How To Build and Deploy a Machine Learning Model with FastAPI

Deploy your first model in just 10 minutes — guaranteed

Building a machine learning model is just one part of the picture. To be of any use in the real world, it must be accessible to users and developers. The easiest and most widely used method for deploying machine learning models is to wrap them inside a REST API. That’s just what we’ll do today, with a trending library —FastAPI.

So, what is FastAPI? According to the official documentation, it’s a modern and fast web framework for building APIs with Python 3.6+. Performance-wise, it’s up there with NodeJS and Go, and that tells you something.
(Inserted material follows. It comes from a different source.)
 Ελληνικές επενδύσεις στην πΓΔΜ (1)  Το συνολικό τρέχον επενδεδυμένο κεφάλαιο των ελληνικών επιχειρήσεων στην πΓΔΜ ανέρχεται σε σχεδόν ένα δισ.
It is also easy enough to learn and comes with automatic interactive documentation, but more on that later.

This article aims to cover just enough of the library to get you started, model deployment wise. It isn’t a definite guide, as that would require multiple articles on more advanced topics like asynchronous programming. After reading, you’ll know how to deploy a machine learning model and use it to make predictions either from Python, command line, or other programming languages.

The article is structured as follows:

FastAPI installation and building the first API
Interactive documentation exploration
Training a machine learning model
Building a complete REST API
Testing
Conclusion

FastAPI installation and building the first API

To start, you’ll have to install the library along with an ASGI server — both Uvicorn and Hypercorn are fine. Executing this line from the Terminal does the trick:

pip install fastapi uvicorn

You can now create a folder for the API and open it in your favorite code editor. To proceed, create a Python script called app.py. Feel free to name yours differently, but I’ll be referring to this file as app.pythroughout the article.

Here’s a list of things you have to do in order to make a simple API with two endpoints:

Import the libraries — both FastAPI and Uvicorn
Create an instance of the FastAPI class
Declare the first route — returns a simple JSON object on the index page (http://127.0.0.1:8000 — this is configured in step 5)
Declare the second route — returns a simple JSON object containing a personalized message. The name parameter comes directly from the URL (e.g., http://127.0.0.1:8000/John
Run the API with Uvicorn

The following code snippet demonstrates how to implement these five steps:

# 1. Library imports
import uvicorn
from fastapi import FastAPI

# 2. Create the app object
app = FastAPI()

# 3. Index route, opens automatically on http://127.0.0.1:8000
@app.get('/')
def index():
    return {'message': 'Hello, stranger'}

# 4. Route with a single parameter, returns the parameter within a message
#    Located at: http://127.0.0.1:8000/AnyNameHere
@app.get('/{name}')
def get_name(name: str):
    return {'message': f'Hello, {name}'}

# 5. Run the API with uvicorn
#    Will run on http://127.0.0.1:8000
if __name__ == '__main__':
    uvicorn.run(app, host='127.0.0.1', port=8000)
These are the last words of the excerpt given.